A CISO can feel confident they have the best cybersecurity system in place. The organization's employees get regular security awareness training. The security team is strong and built solid partnerships with vendors.
The CISO and the organization have done all the right things to prevent a cyber incident, but what plans are in place to keep business operations running after an incident occurs?
No matter what your plans are, something unique will happen to take your company offline or put the company in jeopardy, according to Bryan Scanlon, principal with Look Left Marketing, and speaker at the Insights S2021 virtual conference.
"You are in an incredible race against time to solve a problem and communicate the resolution and deal with all the inputs and outputs that are happening. Time is really the enemy here," Scanlon said.
In that limited amount of time, while businesses need to move quickly to mitigate the cyber event, they're also starting from behind. Once an incident happens, businesses have to catch up. What often prevents a quick and coordinated effort to address the cyber incident is the lack of communication across the organization during the crisis.
"Some companies won't communicate at all until they have it all figured out. That tends to be a problem because you are impeding management," said Scanlon.
Communication has to take place in tandem with incident response, where all members of the team are on the same page so mitigation isn't hampered, while business operations are able to continue as close to normal as possible while customers are alerted in a timely manner.
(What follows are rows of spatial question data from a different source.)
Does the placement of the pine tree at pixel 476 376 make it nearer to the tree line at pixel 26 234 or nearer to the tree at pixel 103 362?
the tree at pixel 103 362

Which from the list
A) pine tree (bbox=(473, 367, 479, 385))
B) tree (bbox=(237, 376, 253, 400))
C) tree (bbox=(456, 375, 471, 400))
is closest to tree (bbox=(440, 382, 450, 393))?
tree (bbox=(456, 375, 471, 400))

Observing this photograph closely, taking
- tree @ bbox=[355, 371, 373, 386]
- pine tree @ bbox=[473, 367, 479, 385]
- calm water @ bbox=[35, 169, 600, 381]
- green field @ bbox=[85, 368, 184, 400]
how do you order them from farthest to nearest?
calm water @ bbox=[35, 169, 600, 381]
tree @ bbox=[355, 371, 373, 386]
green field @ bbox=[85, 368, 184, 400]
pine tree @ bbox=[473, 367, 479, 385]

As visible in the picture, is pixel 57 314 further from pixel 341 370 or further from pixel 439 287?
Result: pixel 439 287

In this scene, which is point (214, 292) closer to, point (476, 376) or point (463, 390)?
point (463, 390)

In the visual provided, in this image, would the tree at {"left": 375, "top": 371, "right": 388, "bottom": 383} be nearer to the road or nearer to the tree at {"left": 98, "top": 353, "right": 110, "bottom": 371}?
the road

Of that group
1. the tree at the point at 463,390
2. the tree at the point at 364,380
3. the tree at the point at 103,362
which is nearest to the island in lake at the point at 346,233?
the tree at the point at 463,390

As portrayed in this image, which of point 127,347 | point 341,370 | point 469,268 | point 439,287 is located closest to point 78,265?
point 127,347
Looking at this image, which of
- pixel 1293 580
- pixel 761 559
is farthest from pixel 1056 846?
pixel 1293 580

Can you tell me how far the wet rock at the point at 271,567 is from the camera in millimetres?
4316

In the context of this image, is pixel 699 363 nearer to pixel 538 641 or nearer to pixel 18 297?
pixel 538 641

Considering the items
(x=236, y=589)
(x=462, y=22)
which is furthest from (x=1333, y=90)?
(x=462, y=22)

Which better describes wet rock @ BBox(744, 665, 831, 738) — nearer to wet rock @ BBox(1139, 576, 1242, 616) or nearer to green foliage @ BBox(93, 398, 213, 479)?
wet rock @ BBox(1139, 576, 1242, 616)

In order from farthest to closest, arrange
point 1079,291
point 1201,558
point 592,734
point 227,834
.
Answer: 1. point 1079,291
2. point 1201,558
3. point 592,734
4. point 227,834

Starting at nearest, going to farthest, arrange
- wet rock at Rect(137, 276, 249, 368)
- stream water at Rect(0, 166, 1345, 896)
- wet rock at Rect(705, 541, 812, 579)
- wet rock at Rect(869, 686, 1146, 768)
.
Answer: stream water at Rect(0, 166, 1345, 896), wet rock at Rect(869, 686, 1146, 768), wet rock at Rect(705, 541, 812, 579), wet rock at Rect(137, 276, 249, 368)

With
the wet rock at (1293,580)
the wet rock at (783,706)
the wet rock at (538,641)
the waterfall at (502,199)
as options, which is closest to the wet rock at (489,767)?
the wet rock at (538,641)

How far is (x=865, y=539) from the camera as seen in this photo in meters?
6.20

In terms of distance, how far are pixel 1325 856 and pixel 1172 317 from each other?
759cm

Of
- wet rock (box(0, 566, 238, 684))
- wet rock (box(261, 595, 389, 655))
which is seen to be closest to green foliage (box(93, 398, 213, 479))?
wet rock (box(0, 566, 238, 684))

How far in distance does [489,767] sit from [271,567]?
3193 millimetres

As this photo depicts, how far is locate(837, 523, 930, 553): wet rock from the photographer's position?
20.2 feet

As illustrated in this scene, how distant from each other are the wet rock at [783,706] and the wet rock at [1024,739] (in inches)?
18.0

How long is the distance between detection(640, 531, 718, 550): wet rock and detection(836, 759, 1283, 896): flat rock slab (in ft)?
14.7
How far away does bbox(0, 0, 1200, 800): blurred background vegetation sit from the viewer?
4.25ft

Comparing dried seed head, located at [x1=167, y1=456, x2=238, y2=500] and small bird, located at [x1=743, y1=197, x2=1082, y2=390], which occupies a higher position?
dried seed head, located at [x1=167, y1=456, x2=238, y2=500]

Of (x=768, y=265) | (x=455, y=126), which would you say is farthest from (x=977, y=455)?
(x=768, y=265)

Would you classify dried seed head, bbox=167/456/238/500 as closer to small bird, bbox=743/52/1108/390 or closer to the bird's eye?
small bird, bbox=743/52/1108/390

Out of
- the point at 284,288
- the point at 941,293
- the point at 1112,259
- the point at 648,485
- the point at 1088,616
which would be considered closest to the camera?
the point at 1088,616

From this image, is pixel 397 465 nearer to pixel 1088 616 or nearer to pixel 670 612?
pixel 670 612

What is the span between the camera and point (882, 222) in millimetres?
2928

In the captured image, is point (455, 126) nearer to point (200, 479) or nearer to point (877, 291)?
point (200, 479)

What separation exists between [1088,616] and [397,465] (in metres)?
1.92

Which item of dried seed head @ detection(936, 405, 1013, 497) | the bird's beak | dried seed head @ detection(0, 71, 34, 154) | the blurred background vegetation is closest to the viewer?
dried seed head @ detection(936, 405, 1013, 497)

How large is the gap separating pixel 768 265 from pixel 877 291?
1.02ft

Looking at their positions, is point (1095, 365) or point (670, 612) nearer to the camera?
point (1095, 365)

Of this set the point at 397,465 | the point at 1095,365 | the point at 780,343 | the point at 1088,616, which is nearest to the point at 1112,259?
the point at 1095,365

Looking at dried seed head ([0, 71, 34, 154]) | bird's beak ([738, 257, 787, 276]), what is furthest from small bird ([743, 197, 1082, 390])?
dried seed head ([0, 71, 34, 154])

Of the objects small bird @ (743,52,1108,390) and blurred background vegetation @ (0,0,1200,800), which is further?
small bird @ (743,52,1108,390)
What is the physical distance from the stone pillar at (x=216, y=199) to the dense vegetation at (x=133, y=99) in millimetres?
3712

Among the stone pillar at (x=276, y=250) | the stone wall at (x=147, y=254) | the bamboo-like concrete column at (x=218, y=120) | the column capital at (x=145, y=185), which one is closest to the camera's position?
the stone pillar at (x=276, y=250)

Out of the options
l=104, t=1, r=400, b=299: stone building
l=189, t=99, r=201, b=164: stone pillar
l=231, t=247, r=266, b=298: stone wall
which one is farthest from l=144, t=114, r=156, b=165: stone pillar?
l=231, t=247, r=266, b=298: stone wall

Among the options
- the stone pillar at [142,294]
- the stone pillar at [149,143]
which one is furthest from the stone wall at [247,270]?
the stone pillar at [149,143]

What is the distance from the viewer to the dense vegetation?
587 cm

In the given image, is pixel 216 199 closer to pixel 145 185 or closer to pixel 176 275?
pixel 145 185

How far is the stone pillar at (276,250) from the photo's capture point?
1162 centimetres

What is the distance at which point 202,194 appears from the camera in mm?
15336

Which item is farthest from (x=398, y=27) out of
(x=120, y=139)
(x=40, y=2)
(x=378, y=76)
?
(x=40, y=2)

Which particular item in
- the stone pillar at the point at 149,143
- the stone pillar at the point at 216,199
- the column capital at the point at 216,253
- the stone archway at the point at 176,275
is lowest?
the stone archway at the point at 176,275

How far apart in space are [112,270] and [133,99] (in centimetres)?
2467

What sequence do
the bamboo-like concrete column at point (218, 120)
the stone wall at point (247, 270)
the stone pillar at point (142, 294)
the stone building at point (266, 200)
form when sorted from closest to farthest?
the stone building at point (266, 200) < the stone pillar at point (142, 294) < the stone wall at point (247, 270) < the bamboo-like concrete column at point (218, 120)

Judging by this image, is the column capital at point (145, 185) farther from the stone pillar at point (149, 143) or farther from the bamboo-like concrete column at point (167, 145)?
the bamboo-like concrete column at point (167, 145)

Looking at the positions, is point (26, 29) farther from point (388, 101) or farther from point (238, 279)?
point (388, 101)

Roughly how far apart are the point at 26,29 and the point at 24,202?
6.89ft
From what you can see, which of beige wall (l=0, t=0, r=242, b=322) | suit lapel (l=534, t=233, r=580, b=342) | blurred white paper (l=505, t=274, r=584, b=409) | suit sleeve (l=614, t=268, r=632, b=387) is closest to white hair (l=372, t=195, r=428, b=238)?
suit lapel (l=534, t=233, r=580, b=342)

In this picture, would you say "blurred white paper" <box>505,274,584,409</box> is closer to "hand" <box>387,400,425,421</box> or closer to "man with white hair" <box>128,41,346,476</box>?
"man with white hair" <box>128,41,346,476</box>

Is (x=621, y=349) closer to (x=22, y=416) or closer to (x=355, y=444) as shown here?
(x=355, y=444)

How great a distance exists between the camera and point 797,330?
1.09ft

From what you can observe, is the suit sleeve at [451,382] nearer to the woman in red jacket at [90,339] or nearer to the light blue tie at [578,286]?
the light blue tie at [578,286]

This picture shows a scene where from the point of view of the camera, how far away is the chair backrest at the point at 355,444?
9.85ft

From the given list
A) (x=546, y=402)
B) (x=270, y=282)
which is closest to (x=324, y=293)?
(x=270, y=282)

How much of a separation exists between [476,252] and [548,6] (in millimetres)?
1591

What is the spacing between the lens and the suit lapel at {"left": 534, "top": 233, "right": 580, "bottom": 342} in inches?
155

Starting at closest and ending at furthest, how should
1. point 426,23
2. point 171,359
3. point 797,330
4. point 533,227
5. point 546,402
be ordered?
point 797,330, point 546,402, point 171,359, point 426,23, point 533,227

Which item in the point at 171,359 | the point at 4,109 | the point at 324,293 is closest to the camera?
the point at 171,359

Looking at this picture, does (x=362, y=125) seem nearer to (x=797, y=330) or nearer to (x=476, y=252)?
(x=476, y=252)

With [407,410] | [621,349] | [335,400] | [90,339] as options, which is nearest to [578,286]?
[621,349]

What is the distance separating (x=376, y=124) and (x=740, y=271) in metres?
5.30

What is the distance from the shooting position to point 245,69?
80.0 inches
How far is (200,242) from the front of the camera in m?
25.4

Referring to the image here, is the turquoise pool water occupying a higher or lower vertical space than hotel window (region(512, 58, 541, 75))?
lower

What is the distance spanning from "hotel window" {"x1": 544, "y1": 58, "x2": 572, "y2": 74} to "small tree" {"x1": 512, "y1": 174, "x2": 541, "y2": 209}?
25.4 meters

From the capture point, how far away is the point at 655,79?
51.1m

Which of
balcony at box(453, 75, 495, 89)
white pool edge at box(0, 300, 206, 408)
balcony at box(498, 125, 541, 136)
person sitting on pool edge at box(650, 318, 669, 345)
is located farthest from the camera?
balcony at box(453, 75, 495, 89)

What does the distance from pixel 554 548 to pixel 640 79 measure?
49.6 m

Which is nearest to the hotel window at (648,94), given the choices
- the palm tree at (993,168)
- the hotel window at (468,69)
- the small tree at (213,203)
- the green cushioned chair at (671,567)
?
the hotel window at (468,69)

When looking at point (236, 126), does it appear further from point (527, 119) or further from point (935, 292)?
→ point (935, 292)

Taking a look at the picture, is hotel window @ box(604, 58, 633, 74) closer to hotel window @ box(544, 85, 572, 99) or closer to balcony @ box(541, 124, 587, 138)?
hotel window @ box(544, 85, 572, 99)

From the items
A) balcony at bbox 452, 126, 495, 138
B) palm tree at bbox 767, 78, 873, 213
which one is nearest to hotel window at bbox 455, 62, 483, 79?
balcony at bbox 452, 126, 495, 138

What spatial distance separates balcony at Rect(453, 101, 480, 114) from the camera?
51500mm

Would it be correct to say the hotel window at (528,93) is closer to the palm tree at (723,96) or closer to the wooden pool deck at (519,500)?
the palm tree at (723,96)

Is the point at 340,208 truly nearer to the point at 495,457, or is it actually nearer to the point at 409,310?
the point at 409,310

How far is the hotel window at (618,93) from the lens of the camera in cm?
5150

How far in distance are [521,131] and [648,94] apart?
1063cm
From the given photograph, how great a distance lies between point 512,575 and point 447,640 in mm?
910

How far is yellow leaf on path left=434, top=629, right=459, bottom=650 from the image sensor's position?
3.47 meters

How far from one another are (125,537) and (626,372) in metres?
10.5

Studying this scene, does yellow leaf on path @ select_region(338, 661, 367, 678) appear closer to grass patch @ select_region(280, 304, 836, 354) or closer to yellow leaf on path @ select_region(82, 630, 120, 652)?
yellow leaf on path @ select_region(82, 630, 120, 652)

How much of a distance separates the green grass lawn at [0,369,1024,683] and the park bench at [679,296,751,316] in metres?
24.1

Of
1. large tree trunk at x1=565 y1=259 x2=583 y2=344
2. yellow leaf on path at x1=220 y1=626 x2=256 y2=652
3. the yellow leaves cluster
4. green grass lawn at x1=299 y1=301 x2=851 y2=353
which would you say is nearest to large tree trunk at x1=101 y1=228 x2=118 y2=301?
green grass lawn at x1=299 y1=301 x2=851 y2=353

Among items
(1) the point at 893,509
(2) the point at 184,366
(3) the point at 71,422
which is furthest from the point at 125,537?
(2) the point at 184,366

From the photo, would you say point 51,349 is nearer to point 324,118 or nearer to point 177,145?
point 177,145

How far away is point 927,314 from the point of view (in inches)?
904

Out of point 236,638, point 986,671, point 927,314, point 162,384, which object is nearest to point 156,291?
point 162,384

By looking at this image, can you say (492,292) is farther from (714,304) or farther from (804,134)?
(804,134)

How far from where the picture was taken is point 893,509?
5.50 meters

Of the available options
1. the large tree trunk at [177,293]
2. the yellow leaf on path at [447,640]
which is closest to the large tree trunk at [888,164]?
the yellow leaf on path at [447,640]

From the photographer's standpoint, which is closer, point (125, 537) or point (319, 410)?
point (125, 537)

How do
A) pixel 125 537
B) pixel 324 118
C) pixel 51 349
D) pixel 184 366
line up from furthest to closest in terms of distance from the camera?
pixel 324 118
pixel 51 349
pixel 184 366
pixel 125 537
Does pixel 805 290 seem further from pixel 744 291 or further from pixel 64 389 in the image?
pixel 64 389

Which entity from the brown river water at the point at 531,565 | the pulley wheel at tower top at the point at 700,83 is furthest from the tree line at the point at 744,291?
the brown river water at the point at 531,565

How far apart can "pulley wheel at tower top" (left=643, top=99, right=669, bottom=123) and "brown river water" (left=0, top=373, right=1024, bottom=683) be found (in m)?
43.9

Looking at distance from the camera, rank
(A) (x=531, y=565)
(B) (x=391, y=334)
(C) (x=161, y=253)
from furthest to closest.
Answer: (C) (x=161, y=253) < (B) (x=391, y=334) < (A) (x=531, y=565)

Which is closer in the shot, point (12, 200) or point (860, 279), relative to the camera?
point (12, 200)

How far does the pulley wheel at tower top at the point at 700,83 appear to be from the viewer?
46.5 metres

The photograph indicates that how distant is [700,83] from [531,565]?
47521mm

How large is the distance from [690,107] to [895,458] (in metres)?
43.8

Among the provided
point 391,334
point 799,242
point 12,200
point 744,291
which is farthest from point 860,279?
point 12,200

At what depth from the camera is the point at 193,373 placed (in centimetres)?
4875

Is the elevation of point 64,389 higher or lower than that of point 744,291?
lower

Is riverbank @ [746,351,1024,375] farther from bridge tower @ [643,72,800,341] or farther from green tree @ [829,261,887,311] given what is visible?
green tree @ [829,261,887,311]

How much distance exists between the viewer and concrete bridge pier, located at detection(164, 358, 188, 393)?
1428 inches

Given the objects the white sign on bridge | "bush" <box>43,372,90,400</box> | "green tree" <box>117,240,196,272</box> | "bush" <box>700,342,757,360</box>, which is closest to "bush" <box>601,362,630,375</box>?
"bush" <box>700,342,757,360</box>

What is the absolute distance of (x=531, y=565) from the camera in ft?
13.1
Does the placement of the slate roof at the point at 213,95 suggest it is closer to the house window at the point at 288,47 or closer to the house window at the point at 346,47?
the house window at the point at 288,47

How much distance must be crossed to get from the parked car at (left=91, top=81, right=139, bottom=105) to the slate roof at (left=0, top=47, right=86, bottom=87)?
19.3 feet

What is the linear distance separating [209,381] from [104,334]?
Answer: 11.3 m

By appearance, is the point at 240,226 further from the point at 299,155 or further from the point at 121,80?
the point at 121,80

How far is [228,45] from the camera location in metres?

This failure to communicate efficiently is frequently due to friction between the security team and business teams.
"Less experienced security teams often see controls and policies and black and white, rather than shades of gray," said Jake Williams, co-founder and CTO at BreachQuest, in an email to Cybersecurity Dive.
When security teams take the time to understand the business, they work together with business unit stakeholders to ensure operations are performed in the most secure manner possible.
"When they don't, the same security teams become marginalized and known as the people who say 'no' to every requirement," said Williams.
Biggest risks to business continuity
The breakdown in communication is often due to a failure to have a plan in place when business interruptions take place.
"This means that on top of responding to a hectic situation they have to remember all the technical pieces and procedures necessary to keep operating," said John Bambenek, Threat Intelligence Advisor at Netenrich, in an email interview.
In a crisis, even the most well-rehearsed actions are forgotten or crucial steps are skipped. This leads to mistakes when the organization can least afford to make them.
Organizations that lack a mitigation plan also tend to lack a plan that deals with potential disruptions. An area that all companies should have a continuity plan for is a ransomware attack.
"At its core, ransomware is a business continuity problem. If you can recover business operations quickly and effectively, paying ransoms is mostly not an issue," said Bambenek. "The fact that we see all these ransomware incidents and disruptions is that many organizations aren't following business continuity best practices largely unchanged since the 90s."
The problem is that most organizations think ransomware recovery is an easier process than it really is. Because ransomware kills many processes when encrypting data, files are already corrupted. Not only does the organization need to recover the encrypted files, but it must also address the failures and vulnerabilities across the entire infrastructure.
Business continuity when systems fail
Data is what keeps businesses moving forward, so beyond having documented continuity plans in place, there needs to be backup and data recovery (BDR) systems.
A proactive approach is needed to be more resilient, according to Dave LeClair, Sr. Director, Product Management with ConnectWise. You want to be able to keep the applications up and running during an incident without the end users realizing there is a problem. BDR today is more about business continuity and resiliency, as much as having secondary files if data is lost.
Because so much BDR is done through the cloud, it is vital to know what the cloud provider does during an emergency and how the provider tests the BDR system regularly to make sure it can seamlessly go online if needed.
"You need to think through all the different scenarios in advance before the incident takes place. You don't want to do it when something bad is starting to happen," LeClair said during an IT Nation Secure conference session.
"Being resilient is being resilient to anything that could happen to your business," said LeClair.
But businesses can mitigate the downtime and keep operations in motion if they prioritize prevention and BDR controls. Cyber incidents will happen, but the impact should never cripple the organization.